Agreements confirming the partnership
The collaboration between Karolinska Institutet and the College of Health Sciences at Makerere University started in 2000 and was initially focused primarily on research. A Memorandum of Understanding as well as an agreement regarding doctoral education were signed in 2003. The cooperation expanded to exchange of students and teachers within several educational programmes. With time, an active alumni network of hundreds of healthcare professionals and researchers has grown and reflects the success of the collaboration.
Education and research collaboration
Exchange studies at undergraduate and master’s level
More than 300 students and teachers at both universities have taken part in exchange mobility since 2001, through scholarships from the Swedish Linnaeus-Palme programme, financed by Sweden’s government agency for development cooperation Sida, KI travel grants, funding raised by alumni and the European Union’s Erasmus+ programme.
In 2003, the universities established a collaborative doctoral programme. The collaboration has been financed through the Sida Research Training Partnership Programme 2001-2022, and has resulted in more than 40 PhD graduates and more than 500 peer reviewed articles.
Over the last 20 years, KI and Makerere have collaborated closely in research areas such as HIV, sexual and reproductive health, infant care, malaria, tuberculosis, global health, cardiovascular disease, type 2 diabetes, and mental health.
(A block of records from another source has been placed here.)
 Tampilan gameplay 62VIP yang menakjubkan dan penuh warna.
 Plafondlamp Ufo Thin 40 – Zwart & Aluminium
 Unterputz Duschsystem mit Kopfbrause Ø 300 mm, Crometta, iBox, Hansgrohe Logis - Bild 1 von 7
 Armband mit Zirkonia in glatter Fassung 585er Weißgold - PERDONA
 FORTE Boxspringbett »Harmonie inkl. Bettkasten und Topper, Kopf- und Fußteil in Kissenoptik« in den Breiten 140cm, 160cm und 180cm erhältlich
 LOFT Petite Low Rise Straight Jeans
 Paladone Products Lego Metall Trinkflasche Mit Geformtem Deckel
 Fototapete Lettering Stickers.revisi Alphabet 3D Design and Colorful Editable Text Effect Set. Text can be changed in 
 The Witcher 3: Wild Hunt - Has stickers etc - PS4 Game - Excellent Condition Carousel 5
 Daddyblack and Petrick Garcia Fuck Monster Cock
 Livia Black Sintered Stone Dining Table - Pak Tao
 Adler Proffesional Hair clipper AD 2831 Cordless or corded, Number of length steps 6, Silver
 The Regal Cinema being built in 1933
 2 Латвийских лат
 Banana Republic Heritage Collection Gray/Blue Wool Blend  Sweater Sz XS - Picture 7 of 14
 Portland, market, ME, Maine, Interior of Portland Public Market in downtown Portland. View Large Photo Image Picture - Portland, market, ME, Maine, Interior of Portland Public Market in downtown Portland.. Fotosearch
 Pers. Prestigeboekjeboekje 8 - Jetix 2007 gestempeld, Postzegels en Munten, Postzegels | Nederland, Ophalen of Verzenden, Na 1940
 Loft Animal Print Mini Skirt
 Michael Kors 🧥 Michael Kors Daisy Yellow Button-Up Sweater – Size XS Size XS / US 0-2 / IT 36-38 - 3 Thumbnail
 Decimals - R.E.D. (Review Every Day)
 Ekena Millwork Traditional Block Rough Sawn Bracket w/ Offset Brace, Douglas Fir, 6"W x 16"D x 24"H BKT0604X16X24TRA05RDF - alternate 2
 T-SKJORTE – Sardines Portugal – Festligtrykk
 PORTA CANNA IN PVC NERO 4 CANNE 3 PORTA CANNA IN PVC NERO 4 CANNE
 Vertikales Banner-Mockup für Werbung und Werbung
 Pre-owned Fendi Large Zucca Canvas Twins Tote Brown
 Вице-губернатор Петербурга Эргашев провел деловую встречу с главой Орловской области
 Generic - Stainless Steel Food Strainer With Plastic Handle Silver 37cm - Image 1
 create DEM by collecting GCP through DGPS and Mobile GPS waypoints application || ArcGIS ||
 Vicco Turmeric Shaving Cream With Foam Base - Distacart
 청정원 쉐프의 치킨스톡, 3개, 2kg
Centre of Excellence for Sustainable Health (CESH)
To further deepen the collaboration, the Centre of Excellence for Sustainable Health (CESH). The virtual Centre of Excellence for Sustainable Health is dedicated to developing capacity and mobilisation of actions permeated by the UN’s 2030 Agenda. The Centre is based on the longstanding cooperation between the two universities and their extensive experience and holistic perspective of health. By working together, the two universities hope to achieve sustainable gains in health and well-being and transform how research and policies are formulated and conducted.